11.03.2004 | 15:47 Uhr |

USB-Speicher kann man fast überall einbauen. Zum Beispiel in Armbanduhren, in Schlüsselanhänger - oder in ein Messer. Nicht in irgendeines, sondern in eines dieser berühmten Schweizer Armeemesser mit dem weißen Kreuz auf rotem Gehäuse. Auf der CeBIT können Sie das Wunderstück erstmals bestaunen.

USB-Speicher kann man fast überall einbauen. Zum Beispiel in Armbanduhren, oder in Schlüsselanhänger - oder in ein Messer. Nicht in irgendeines, sondern in eines dieser berühmten Schweizer Armeemesser mit dem weißen Kreuz auf rotem Gehäuse. Auf der CeBIT können Sie das Wunderstück erstmals bestaunen.

Das schweizerische Unternehmen Swissbit hat den USB-Speicher in das Taschenmesser verpflanzt. Zwei verschiedene Speichergrößen stehen beim "Swissmemory-USB-Victorinox" zur Wahl: 64 oder 128 Megabyte. Der Hersteller machte allerdings keine Angaben dazu, ob der Stick auch USB 2.0 unterstützt oder nur mit USB 1.1 vor sich hin dümpelt. Bis Redaktionsschluss blieb unsere Anfrage hierzu unbeantwortet.
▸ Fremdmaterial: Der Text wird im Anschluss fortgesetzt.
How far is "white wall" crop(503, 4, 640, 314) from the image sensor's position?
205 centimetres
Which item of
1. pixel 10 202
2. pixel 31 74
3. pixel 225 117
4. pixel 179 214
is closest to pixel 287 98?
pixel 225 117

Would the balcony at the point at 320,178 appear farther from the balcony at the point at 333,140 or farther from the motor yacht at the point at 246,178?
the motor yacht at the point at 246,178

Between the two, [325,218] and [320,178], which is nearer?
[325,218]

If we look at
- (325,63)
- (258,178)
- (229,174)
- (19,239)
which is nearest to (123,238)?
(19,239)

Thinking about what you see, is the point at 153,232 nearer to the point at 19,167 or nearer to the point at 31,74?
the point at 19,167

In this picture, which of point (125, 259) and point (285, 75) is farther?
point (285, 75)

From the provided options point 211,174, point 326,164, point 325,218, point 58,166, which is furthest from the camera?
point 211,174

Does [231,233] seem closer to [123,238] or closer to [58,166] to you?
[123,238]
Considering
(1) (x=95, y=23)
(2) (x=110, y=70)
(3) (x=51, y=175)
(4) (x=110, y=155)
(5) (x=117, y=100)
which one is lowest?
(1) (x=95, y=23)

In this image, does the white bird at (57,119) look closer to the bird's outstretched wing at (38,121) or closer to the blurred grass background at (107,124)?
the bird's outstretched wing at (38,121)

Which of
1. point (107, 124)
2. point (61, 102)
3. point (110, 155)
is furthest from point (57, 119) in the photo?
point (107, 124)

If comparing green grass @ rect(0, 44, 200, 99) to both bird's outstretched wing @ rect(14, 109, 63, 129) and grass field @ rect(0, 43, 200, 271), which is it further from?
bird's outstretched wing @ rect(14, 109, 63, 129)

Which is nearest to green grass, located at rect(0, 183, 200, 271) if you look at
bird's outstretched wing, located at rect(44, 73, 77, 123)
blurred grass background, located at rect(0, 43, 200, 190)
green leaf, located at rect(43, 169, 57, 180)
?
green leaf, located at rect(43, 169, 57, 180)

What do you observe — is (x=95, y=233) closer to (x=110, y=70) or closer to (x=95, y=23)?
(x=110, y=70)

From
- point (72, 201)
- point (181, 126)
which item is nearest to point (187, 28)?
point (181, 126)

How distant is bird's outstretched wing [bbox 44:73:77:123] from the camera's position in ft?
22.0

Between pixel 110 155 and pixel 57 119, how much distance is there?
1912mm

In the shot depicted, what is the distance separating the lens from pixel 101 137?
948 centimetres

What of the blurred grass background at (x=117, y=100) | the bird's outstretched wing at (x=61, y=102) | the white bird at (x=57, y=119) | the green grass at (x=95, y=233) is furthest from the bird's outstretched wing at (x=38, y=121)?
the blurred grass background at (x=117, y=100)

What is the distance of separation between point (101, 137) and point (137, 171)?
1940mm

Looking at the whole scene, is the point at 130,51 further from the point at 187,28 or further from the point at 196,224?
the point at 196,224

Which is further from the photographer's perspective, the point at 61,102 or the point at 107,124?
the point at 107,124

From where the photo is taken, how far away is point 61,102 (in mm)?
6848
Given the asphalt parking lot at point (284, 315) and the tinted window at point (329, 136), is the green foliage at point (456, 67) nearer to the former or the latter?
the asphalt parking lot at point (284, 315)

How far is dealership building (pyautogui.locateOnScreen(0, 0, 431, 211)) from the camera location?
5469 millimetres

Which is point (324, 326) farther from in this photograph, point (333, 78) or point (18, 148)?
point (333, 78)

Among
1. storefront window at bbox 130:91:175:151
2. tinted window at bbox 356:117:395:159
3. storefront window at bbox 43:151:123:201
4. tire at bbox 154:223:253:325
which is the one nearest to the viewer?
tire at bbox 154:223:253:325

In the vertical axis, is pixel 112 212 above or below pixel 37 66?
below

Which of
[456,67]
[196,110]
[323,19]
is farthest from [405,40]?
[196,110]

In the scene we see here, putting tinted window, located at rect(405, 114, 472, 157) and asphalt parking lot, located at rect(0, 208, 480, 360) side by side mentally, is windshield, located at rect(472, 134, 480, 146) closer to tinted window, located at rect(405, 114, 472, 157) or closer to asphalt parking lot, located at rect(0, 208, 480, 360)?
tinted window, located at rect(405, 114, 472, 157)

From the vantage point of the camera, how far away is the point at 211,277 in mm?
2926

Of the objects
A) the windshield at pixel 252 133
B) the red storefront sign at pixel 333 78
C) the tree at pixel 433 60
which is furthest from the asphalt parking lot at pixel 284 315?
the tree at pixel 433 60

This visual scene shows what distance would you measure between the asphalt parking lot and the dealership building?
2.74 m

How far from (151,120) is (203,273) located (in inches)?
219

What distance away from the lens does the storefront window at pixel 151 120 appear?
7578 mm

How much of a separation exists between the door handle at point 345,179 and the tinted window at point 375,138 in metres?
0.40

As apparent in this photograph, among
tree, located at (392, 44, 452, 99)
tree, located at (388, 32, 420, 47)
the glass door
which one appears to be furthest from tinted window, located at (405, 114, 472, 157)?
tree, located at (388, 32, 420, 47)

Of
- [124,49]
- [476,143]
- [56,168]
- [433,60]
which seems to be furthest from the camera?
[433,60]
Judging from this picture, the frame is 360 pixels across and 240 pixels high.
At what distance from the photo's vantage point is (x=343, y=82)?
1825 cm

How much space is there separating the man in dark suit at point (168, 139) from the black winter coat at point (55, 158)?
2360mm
Von dem messerscharfen Speicherstick soll sich - je nach Rechner - sogar booten lassen. Mit der mitgelieferten Securelock-Software lässt sich der Speicher gegen unbefugten Datenzugriff schützen. Außerdem kann man den Speicher vom Messer lösen.

Das "Speichermesser" gibt es in zwei Versionen: Mit Messer, Schere, Feile und LED-Leuchte oder als Variante für Flugreisende mit Leuchte und Kugelschreiber. Ab März wird das Swissmermory-Victorinox mit 64 Megabyte-Speicher um 55 Euro erhältlich sein. Der Preis für das 128-MB-Messer steht noch nicht fest.

Swissbit finden Sie auf der CeBIT in Halle 2 an Stand B31 sowie in Halle 4 an Stand B58.